Los Altos Golf & Country Club and Shoreline Golf Links in Mountain View recently turned off sprinklers to conserve water in light of statewide mandates and recommendations from the county.

The country club is no longer watering the first 100 yards of each hole (from the tee), along with areas on the course’s perimeter and rough.

Head golf pro Brian Inkster said club officials are using July as a trial run for water-reducing strategies months in the making – including less-thirsty alternatives to grass, like woodchips – to meet a 30 percent reduction by Aug. 1.

“Putting water in our drinking faucets is more important than watering our golf courses,” Inkster said. “That’s just the sacrifice we have to do. Everyone has to do their part.”

This means gameplay may get a little rougher for golfers unaccustomed to making the fairway.

“If you hit the fairway, you should be on grass. If you hit the green, you should be on grass,” Inkster said. “For those who aren’t hitting the fairways, it’ll be a little more challenging.”
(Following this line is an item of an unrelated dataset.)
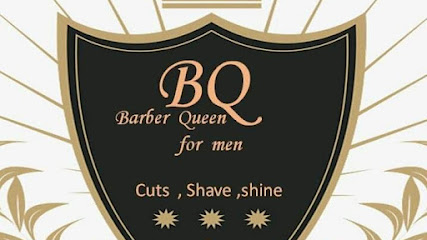 Barber Queenn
Shoreline Golf CourseShoreline – a public course managed by TouchStone Golf – has complied with restrictions from the city of Mountain View, according to James Birchall, general manager of the course. He added that Shoreline has exceeded state minimums.
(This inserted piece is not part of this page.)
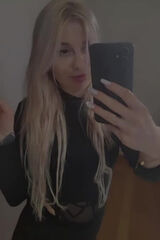 Zdjęcie użytkownika Igaa1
The greenskeepers have turned off sprinklers, Birchall said, and the course uses some recycled water. They continue to irrigate certain areas to prevent cracks in the “cap” that Birchall said covers the landfill the course rests on.

While many private properties comply with water-use guidelines and tiered pricing from water retailers such as Cal Water, Los Altos Golf & Country Club faces different restrictions from the Santa Clara Valley Water District because its water comes from private, on-site wells. However, the club still faces state mandates protecting groundwater reserves that are extremely low, according to Jerry De La Piedra, the district’s water supply planning and conservation manager. The district has no authority to increase prices or impose fines for overuse, though, De La Piedra said.

The state has imposed county-specific mandates to meet an overall 25 percent reduction in potable water use from 2013 levels for the current year.

“The state level is the minimum that needs to be reached, but locally we need to go above and beyond that,” De La Piedra said. “Even if we have a good rainfall year, it’ll take multiple years to recover. It’s going to take a while to get back to normal.”

De La Piedra added that his staff is looking to create a committee of golf course superintendents that will meet on a regular basis to discuss ways to adapt to the restrictions and further save water.